He's letting us down and he's _letting the whole class down_.


----------



## The Groke (Sep 7, 2009)

@ VP.

Is really worth trying the manual control - without it I find that the AI team-mates just shoot their load in the first 3 seconds of a battle and usually, not over my preferred target.

By Pausing and tactically using their powers to say, concentrate on the biggest threat, explode a group of enemies close together or turn the AI of a bot against it's team-mates, you can really start to cut through groups of bad-guys like the proverbial.

Adds an extra satisfying edge to the combat and really helps you to learn about the various powers and upgrades.

I like the vanguard or Adept classes myself - the lift and throw powers are incredibly powerful once levelled up a few times. Being able to simultaneously lift 4 or so bad-guys right at the start of the fight, have Tali overload their shields and then send Wrex or whatsherface in with the heavy guns to finish them off before they even hit the ground is well worth it.

ENTRIES SHOWN:
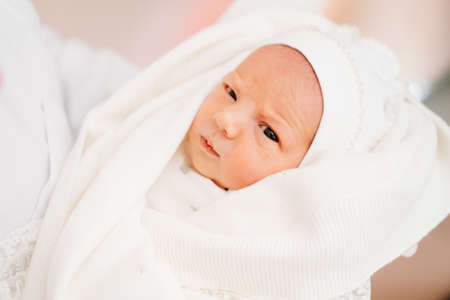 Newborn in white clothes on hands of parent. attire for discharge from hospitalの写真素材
* * *
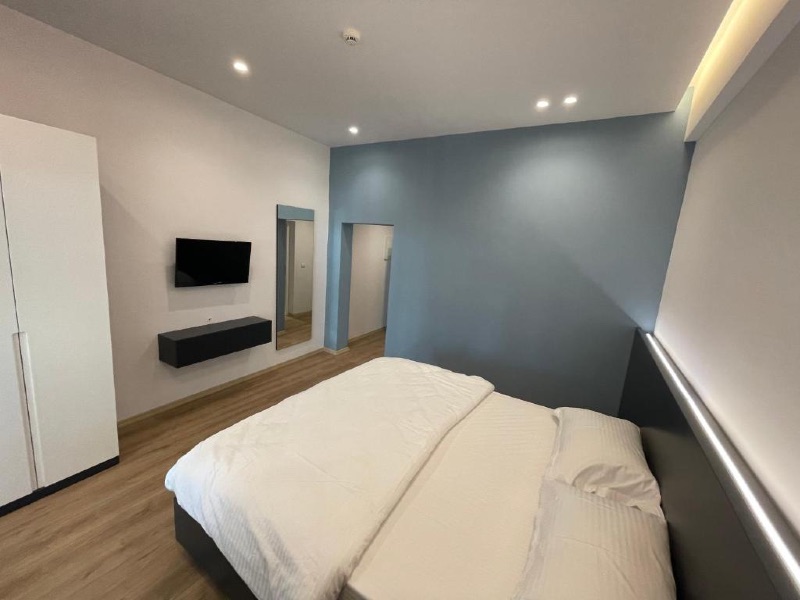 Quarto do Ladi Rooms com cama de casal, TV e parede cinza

TASK SET:
A. Print the part of the forum post on squad combat that begins at the words "## The Groke" and stops after "like the proverbial.".
B. According to the forum post on squad combat, which two classes does the poster prefer?
The material is separate from the forum post.

PER-TASK ANSWERS:
A.
## The Groke (Sep 7, 2009)

@ VP.

Is really worth trying the manual control - without it I find that the AI team-mates just shoot their load in the first 3 seconds of a battle and usually, not over my preferred target.

By Pausing and tactically using their powers to say, concentrate on the biggest threat, explode a group of enemies close together or turn the AI of a bot against it's team-mates, you can really start to cut through groups of bad-guys like the proverbial.

B. The Vanguard and Adept classes.